> Task
Each entry below is to be transcribed exactly.
═══ Given records
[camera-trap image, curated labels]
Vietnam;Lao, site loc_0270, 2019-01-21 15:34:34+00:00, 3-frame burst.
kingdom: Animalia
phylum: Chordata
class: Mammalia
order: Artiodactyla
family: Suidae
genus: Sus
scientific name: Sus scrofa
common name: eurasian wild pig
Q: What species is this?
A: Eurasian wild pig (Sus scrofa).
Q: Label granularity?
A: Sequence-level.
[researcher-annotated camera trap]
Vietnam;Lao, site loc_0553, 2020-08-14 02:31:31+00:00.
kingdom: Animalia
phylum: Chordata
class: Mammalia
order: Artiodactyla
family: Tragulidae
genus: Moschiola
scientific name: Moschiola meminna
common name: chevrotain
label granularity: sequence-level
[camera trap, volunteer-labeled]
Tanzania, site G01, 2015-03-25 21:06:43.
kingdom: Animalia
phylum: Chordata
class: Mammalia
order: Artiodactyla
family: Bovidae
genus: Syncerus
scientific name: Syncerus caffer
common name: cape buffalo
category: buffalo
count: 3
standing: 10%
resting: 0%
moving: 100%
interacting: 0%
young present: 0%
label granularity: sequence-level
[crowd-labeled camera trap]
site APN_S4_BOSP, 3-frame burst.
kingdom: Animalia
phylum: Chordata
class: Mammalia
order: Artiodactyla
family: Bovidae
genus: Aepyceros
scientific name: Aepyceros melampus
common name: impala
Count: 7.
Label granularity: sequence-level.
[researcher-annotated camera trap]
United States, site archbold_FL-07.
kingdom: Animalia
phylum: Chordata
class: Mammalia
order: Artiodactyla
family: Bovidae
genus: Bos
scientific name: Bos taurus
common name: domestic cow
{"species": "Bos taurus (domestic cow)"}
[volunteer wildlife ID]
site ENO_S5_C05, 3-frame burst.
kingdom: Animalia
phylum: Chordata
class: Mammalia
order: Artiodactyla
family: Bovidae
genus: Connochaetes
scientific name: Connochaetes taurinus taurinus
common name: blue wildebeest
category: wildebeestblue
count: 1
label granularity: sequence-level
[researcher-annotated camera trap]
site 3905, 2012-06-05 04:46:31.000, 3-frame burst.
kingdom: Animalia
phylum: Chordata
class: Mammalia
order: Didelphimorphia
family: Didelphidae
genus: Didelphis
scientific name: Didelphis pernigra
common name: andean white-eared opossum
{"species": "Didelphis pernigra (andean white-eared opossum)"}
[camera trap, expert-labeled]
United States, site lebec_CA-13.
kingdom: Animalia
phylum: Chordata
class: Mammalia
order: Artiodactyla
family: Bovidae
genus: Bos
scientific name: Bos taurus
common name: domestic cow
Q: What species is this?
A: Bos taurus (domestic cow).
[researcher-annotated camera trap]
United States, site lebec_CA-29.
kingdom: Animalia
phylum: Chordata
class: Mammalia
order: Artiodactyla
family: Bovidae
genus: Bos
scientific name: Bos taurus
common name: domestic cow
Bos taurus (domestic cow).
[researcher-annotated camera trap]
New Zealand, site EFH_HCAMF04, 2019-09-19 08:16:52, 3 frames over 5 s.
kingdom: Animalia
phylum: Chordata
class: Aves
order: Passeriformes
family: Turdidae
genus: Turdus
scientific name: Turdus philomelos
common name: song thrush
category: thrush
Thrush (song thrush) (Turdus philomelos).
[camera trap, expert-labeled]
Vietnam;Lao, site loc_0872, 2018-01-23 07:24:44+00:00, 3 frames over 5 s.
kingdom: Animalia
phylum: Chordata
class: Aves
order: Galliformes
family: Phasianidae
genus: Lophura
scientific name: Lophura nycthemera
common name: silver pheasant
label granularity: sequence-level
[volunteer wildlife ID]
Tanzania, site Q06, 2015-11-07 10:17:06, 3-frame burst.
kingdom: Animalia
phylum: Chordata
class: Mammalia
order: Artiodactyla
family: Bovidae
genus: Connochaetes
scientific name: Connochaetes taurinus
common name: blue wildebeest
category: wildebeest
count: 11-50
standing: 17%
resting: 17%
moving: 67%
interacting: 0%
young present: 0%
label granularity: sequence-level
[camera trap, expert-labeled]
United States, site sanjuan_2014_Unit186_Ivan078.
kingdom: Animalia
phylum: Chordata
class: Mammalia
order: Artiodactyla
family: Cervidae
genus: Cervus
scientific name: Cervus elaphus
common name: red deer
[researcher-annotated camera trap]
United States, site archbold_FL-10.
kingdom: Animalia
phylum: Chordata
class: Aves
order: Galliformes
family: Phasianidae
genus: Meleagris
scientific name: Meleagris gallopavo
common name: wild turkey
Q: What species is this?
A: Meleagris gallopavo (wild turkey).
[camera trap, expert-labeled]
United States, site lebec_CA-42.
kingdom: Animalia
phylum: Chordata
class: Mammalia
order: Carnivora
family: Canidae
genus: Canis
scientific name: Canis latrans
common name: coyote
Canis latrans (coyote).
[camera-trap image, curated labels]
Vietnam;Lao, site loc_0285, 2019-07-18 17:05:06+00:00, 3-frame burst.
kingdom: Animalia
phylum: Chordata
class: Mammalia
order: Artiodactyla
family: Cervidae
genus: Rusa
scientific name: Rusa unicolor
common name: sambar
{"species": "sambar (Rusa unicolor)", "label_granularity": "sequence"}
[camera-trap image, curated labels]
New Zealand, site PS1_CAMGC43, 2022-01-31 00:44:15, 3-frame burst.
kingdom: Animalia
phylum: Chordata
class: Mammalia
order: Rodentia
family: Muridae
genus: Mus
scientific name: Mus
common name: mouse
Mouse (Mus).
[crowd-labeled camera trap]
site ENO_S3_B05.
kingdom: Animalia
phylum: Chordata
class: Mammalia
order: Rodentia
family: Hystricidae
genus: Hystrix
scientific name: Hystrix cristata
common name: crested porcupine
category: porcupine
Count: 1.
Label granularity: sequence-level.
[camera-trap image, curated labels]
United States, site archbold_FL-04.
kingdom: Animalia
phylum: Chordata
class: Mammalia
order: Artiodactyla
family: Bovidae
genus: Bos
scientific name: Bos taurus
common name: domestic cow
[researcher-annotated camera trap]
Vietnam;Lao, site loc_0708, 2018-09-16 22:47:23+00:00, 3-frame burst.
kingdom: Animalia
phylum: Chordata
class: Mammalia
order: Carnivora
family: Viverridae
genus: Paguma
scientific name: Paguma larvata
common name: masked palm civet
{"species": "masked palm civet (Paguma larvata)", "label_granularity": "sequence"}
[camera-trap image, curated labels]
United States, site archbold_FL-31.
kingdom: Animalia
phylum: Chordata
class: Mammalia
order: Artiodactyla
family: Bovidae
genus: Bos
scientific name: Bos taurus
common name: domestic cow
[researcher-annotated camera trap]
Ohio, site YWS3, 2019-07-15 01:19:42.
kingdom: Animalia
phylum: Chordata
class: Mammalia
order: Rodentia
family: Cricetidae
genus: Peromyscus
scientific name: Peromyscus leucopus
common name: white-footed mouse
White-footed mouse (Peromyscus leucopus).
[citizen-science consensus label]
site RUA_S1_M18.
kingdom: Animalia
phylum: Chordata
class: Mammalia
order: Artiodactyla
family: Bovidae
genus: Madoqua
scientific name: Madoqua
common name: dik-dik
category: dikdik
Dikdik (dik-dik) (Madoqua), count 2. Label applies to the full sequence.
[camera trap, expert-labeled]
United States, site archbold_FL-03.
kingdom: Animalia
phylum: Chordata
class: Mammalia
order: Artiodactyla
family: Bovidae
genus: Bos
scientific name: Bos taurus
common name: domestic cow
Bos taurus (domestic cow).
══════
> Reply
[camera-trap image, curated labels]
Vietnam;Lao, site loc_0270, 2019-01-21 15:34:34+00:00, 3-frame burst.
kingdom: Animalia
phylum: Chordata
class: Mammalia
order: Artiodactyla
family: Suidae
genus: Sus
scientific name: Sus scrofa
common name: eurasian wild pig
Q: What species is this?
A: Eurasian wild pig (Sus scrofa).
Q: Label granularity?
A: Sequence-level.
[researcher-annotated camera trap]
Vietnam;Lao, site loc_0553, 2020-08-14 02:31:31+00:00.
kingdom: Animalia
phylum: Chordata
class: Mammalia
order: Artiodactyla
family: Tragulidae
genus: Moschiola
scientific name: Moschiola meminna
common name: chevrotain
label granularity: sequence-level
[camera trap, volunteer-labeled]
Tanzania, site G01, 2015-03-25 21:06:43.
kingdom: Animalia
phylum: Chordata
class: Mammalia
order: Artiodactyla
family: Bovidae
genus: Syncerus
scientific name: Syncerus caffer
common name: cape buffalo
category: buffalo
count: 3
standing: 10%
resting: 0%
moving: 100%
interacting: 0%
young present: 0%
label granularity: sequence-level
[crowd-labeled camera trap]
site APN_S4_BOSP, 3-frame burst.
kingdom: Animalia
phylum: Chordata
class: Mammalia
order: Artiodactyla
family: Bovidae
genus: Aepyceros
scientific name: Aepyceros melampus
common name: impala
Count: 7.
Label granularity: sequence-level.
[researcher-annotated camera trap]
United States, site archbold_FL-07.
kingdom: Animalia
phylum: Chordata
class: Mammalia
order: Artiodactyla
family: Bovidae
genus: Bos
scientific name: Bos taurus
common name: domestic cow
{"species": "Bos taurus (domestic cow)"}
[volunteer wildlife ID]
site ENO_S5_C05, 3-frame burst.
kingdom: Animalia
phylum: Chordata
class: Mammalia
order: Artiodactyla
family: Bovidae
genus: Connochaetes
scientific name: Connochaetes taurinus taurinus
common name: blue wildebeest
category: wildebeestblue
count: 1
label granularity: sequence-level
[researcher-annotated camera trap]
site 3905, 2012-06-05 04:46:31.000, 3-frame burst.
kingdom: Animalia
phylum: Chordata
class: Mammalia
order: Didelphimorphia
family: Didelphidae
genus: Didelphis
scientific name: Didelphis pernigra
common name: andean white-eared opossum
{"species": "Didelphis pernigra (andean white-eared opossum)"}
[camera trap, expert-labeled]
United States, site lebec_CA-13.
kingdom: Animalia
phylum: Chordata
class: Mammalia
order: Artiodactyla
family: Bovidae
genus: Bos
scientific name: Bos taurus
common name: domestic cow
Q: What species is this?
A: Bos taurus (domestic cow).
[researcher-annotated camera trap]
United States, site lebec_CA-29.
kingdom: Animalia
phylum: Chordata
class: Mammalia
order: Artiodactyla
family: Bovidae
genus: Bos
scientific name: Bos taurus
common name: domestic cow
Bos taurus (domestic cow).
[researcher-annotated camera trap]
New Zealand, site EFH_HCAMF04, 2019-09-19 08:16:52, 3 frames over 5 s.
kingdom: Animalia
phylum: Chordata
class: Aves
order: Passeriformes
family: Turdidae
genus: Turdus
scientific name: Turdus philomelos
common name: song thrush
category: thrush
Thrush (song thrush) (Turdus philomelos).
[camera trap, expert-labeled]
Vietnam;Lao, site loc_0872, 2018-01-23 07:24:44+00:00, 3 frames over 5 s.
kingdom: Animalia
phylum: Chordata
class: Aves
order: Galliformes
family: Phasianidae
genus: Lophura
scientific name: Lophura nycthemera
common name: silver pheasant
label granularity: sequence-level
[volunteer wildlife ID]
Tanzania, site Q06, 2015-11-07 10:17:06, 3-frame burst.
kingdom: Animalia
phylum: Chordata
class: Mammalia
order: Artiodactyla
family: Bovidae
genus: Connochaetes
scientific name: Connochaetes taurinus
common name: blue wildebeest
category: wildebeest
count: 11-50
standing: 17%
resting: 17%
moving: 67%
interacting: 0%
young present: 0%
label granularity: sequence-level
[camera trap, expert-labeled]
United States, site sanjuan_2014_Unit186_Ivan078.
kingdom: Animalia
phylum: Chordata
class: Mammalia
order: Artiodactyla
family: Cervidae
genus: Cervus
scientific name: Cervus elaphus
common name: red deer
[researcher-annotated camera trap]
United States, site archbold_FL-10.
kingdom: Animalia
phylum: Chordata
class: Aves
order: Galliformes
family: Phasianidae
genus: Meleagris
scientific name: Meleagris gallopavo
common name: wild turkey
Q: What species is this?
A: Meleagris gallopavo (wild turkey).
[camera trap, expert-labeled]
United States, site lebec_CA-42.
kingdom: Animalia
phylum: Chordata
class: Mammalia
order: Carnivora
family: Canidae
genus: Canis
scientific name: Canis latrans
common name: coyote
Canis latrans (coyote).
[camera-trap image, curated labels]
Vietnam;Lao, site loc_0285, 2019-07-18 17:05:06+00:00, 3-frame burst.
kingdom: Animalia
phylum: Chordata
class: Mammalia
order: Artiodactyla
family: Cervidae
genus: Rusa
scientific name: Rusa unicolor
common name: sambar
{"species": "sambar (Rusa unicolor)", "label_granularity": "sequence"}
[camera-trap image, curated labels]
New Zealand, site PS1_CAMGC43, 2022-01-31 00:44:15, 3-frame burst.
kingdom: Animalia
phylum: Chordata
class: Mammalia
order: Rodentia
family: Muridae
genus: Mus
scientific name: Mus
common name: mouse
Mouse (Mus).
[crowd-labeled camera trap]
site ENO_S3_B05.
kingdom: Animalia
phylum: Chordata
class: Mammalia
order: Rodentia
family: Hystricidae
genus: Hystrix
scientific name: Hystrix cristata
common name: crested porcupine
category: porcupine
Count: 1.
Label granularity: sequence-level.
[camera-trap image, curated labels]
United States, site archbold_FL-04.
kingdom: Animalia
phylum: Chordata
class: Mammalia
order: Artiodactyla
family: Bovidae
genus: Bos
scientific name: Bos taurus
common name: domestic cow
[researcher-annotated camera trap]
Vietnam;Lao, site loc_0708, 2018-09-16 22:47:23+00:00, 3-frame burst.
kingdom: Animalia
phylum: Chordata
class: Mammalia
order: Carnivora
family: Viverridae
genus: Paguma
scientific name: Paguma larvata
common name: masked palm civet
{"species": "masked palm civet (Paguma larvata)", "label_granularity": "sequence"}
[camera-trap image, curated labels]
United States, site archbold_FL-31.
kingdom: Animalia
phylum: Chordata
class: Mammalia
order: Artiodactyla
family: Bovidae
genus: Bos
scientific name: Bos taurus
common name: domestic cow
[researcher-annotated camera trap]
Ohio, site YWS3, 2019-07-15 01:19:42.
kingdom: Animalia
phylum: Chordata
class: Mammalia
order: Rodentia
family: Cricetidae
genus: Peromyscus
scientific name: Peromyscus leucopus
common name: white-footed mouse
White-footed mouse (Peromyscus leucopus).
[citizen-science consensus label]
site RUA_S1_M18.
kingdom: Animalia
phylum: Chordata
class: Mammalia
order: Artiodactyla
family: Bovidae
genus: Madoqua
scientific name: Madoqua
common name: dik-dik
category: dikdik
Dikdik (dik-dik) (Madoqua), count 2. Label applies to the full sequence.
[camera trap, expert-labeled]
United States, site archbold_FL-03.
kingdom: Animalia
phylum: Chordata
class: Mammalia
order: Artiodactyla
family: Bovidae
genus: Bos
scientific name: Bos taurus
common name: domestic cow
Bos taurus (domestic cow).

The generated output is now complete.